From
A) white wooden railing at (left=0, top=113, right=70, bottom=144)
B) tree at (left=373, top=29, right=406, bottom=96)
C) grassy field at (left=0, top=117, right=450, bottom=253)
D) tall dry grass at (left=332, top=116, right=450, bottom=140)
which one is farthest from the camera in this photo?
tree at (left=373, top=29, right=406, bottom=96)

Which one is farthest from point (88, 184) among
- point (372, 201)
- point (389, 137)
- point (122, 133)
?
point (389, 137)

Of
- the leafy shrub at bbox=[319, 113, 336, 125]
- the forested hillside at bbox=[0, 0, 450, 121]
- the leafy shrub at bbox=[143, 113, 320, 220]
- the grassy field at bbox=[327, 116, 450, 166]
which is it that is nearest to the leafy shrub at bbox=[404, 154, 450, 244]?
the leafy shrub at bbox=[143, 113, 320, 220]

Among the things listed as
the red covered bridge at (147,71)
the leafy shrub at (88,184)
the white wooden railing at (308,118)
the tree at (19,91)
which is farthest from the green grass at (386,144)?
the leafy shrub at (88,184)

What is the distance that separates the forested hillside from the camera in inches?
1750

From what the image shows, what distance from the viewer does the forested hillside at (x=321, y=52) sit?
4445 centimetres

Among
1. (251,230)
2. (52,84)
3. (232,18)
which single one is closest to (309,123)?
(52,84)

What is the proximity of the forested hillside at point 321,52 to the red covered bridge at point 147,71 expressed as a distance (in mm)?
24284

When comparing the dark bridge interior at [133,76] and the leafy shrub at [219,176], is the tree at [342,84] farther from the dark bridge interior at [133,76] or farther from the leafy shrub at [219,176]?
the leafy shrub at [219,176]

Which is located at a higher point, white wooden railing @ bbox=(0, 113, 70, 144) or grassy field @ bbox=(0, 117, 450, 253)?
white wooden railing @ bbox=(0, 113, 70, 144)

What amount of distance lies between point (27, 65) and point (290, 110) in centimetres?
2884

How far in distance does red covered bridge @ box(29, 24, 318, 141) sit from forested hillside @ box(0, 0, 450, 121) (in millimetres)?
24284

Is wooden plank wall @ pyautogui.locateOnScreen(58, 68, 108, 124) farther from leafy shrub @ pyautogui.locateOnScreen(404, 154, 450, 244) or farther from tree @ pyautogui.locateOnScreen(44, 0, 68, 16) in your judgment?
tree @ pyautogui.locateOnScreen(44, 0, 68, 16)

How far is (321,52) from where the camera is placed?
# # #
Your task is to output all of the data above word for word.

_Answer to this problem_
From
A) white wooden railing at (left=0, top=113, right=70, bottom=144)
B) tree at (left=373, top=29, right=406, bottom=96)
C) grassy field at (left=0, top=117, right=450, bottom=253)
D) tall dry grass at (left=332, top=116, right=450, bottom=140)
which one is farthest from the camera in this photo?
tree at (left=373, top=29, right=406, bottom=96)

Which one is farthest from point (88, 184) among
- point (372, 201)
- point (389, 137)
- point (122, 133)
?
point (389, 137)

Of
- the leafy shrub at bbox=[319, 113, 336, 125]
- the forested hillside at bbox=[0, 0, 450, 121]
- the leafy shrub at bbox=[143, 113, 320, 220]
- the grassy field at bbox=[327, 116, 450, 166]
which is it that is nearest to the leafy shrub at bbox=[404, 154, 450, 244]?
the leafy shrub at bbox=[143, 113, 320, 220]

Among the things listed as
the red covered bridge at (147,71)
the leafy shrub at (88,184)
the white wooden railing at (308,118)
the tree at (19,91)
which is farthest from the green grass at (386,144)?
the leafy shrub at (88,184)

What is the distance that separates the forested hillside from the camera in inches?
1750

From what the image shows, what distance from the viewer does the forested hillside at (x=321, y=52) sit?
4445 centimetres

Among
1. (251,230)
2. (52,84)
3. (232,18)
which single one is closest to (309,123)?
(52,84)

What is the proximity of the forested hillside at point 321,52 to the red covered bridge at point 147,71 expressed as a distance (in mm)?
24284

When comparing the dark bridge interior at [133,76] and the leafy shrub at [219,176], is the tree at [342,84] farther from the dark bridge interior at [133,76] or farther from the leafy shrub at [219,176]?
the leafy shrub at [219,176]

Which is located at a higher point, white wooden railing @ bbox=(0, 113, 70, 144) or grassy field @ bbox=(0, 117, 450, 253)?
white wooden railing @ bbox=(0, 113, 70, 144)

What amount of distance lies between point (27, 65) and point (290, 110) in centimetres?
2884

How far in distance does red covered bridge @ box(29, 24, 318, 141) sit from forested hillside @ box(0, 0, 450, 121) (in millimetres)?
24284

Is wooden plank wall @ pyautogui.locateOnScreen(58, 68, 108, 124) farther from leafy shrub @ pyautogui.locateOnScreen(404, 154, 450, 244) or farther from tree @ pyautogui.locateOnScreen(44, 0, 68, 16) in your judgment?
tree @ pyautogui.locateOnScreen(44, 0, 68, 16)

How far is (321,52) from where the camera is placed?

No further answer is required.